TYPE=ENGLISH PROGRAMS REPORT

TITLE=AL ZAWAHARI / AL QAIDA

NUMBER=4-0103

BYLINE=ERIN BRUMMETT

PHONE=203-4258

DATELINE=WASHINGTON

Inserts are available in Dalet - SOD/English News Now/Reports

INTRO: Senior Pakistani officials say they believe troops may have surrounded a top al-Qaida member in a remote tribal region bordering Afghanistan. The officials, speaking on condition of anonymity, say troops believe they have cornered Osama bin Laden's deputy Ayman al-Zawahari. President Pervez Musharraf said in a pre-recorded interview with C-N-N today (Thursday) that a high valued target could be among the militants because of the stiff resistance by those fighting government troops. U-S officials have not speculated on the identity of the high value target.

TEXT: Ayman al-Zawahari has been described as the brains behind al-Qaida because according to some experts he was able to help broaden the organization's influence. Russ Marion is an expert on leadership networks at Clemson University in South Carolina. He has been researching the al-Qaida leadership and network.

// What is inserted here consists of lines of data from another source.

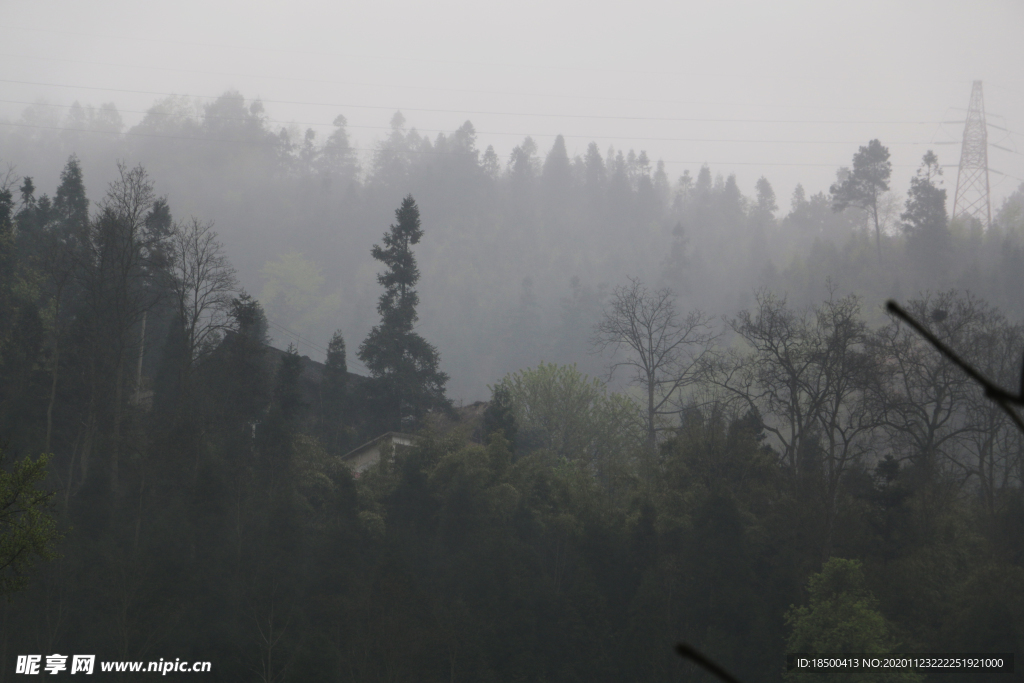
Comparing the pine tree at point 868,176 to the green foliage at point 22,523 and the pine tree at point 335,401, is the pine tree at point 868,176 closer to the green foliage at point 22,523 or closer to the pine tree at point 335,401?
the pine tree at point 335,401

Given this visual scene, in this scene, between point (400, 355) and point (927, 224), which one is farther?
point (927, 224)

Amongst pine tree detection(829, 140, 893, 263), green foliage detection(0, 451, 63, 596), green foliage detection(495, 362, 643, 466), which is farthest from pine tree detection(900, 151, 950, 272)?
green foliage detection(0, 451, 63, 596)

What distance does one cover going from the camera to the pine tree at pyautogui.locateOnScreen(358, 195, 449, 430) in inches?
1676

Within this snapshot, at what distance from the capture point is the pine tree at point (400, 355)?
42562 mm

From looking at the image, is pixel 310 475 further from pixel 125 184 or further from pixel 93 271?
pixel 125 184

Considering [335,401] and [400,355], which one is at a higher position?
[400,355]

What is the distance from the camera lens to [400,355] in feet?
145

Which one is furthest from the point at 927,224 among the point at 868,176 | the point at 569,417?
the point at 569,417

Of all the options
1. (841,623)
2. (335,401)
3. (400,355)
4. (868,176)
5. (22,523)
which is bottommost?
(841,623)

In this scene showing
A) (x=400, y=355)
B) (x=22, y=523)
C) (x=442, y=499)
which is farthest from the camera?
(x=400, y=355)

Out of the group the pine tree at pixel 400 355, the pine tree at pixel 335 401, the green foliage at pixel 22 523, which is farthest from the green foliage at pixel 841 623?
the pine tree at pixel 335 401

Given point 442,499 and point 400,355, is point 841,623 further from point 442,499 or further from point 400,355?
point 400,355

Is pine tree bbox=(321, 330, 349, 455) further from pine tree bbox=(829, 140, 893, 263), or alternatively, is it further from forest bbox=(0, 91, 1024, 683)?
pine tree bbox=(829, 140, 893, 263)

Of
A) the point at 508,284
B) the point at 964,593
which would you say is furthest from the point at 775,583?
the point at 508,284
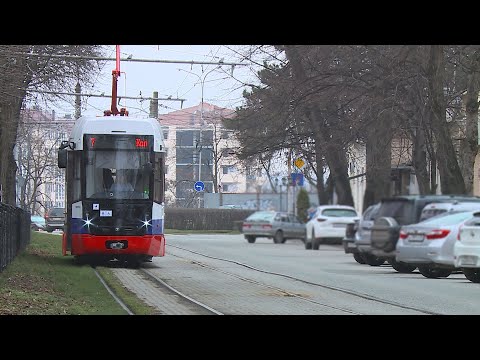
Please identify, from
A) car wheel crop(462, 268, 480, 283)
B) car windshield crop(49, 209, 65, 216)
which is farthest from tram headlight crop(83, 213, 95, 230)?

Professor Marion explains how he believes Ayman al-Zawahari helped develop the al-Qaida network.

ACT#1: MARION :34

He (al Zawahari) was the mouthpiece in getting this thing (al-Qaida) converted from a series of regional, local, state terrorist organizations - there was a terrorist organization in Egypt, there was one in Lebanon.

END ACT

Clemson University's Russ Marion says Ayman Zawahari's capture or departure would not necessarily impact al-Qaida operations because the organization existed many years before him and because its leaders do not need to be living in order to be influential:

ACT#2: MARION :32

Al-Zawahari, Bin Laden, the major (al-Qaida leaders) - I think of them as catalysts, as opposed to having a physical impact on what the organizations do. I think in terms of what they catalyze. As a catalyst, they rally (garner) opinion, as a catalyst they focus opinion, as a catalyst they give people something to rally around. If you get rid of them, if you kill them, A, (first) there are going to be other catalysts, and B, (second) catalysts don't require a live person. You can be dead and be a catalyst as well.

END ACT

Professor Russ Marion is an expert on leadership networks at Clemson University in South Carolina.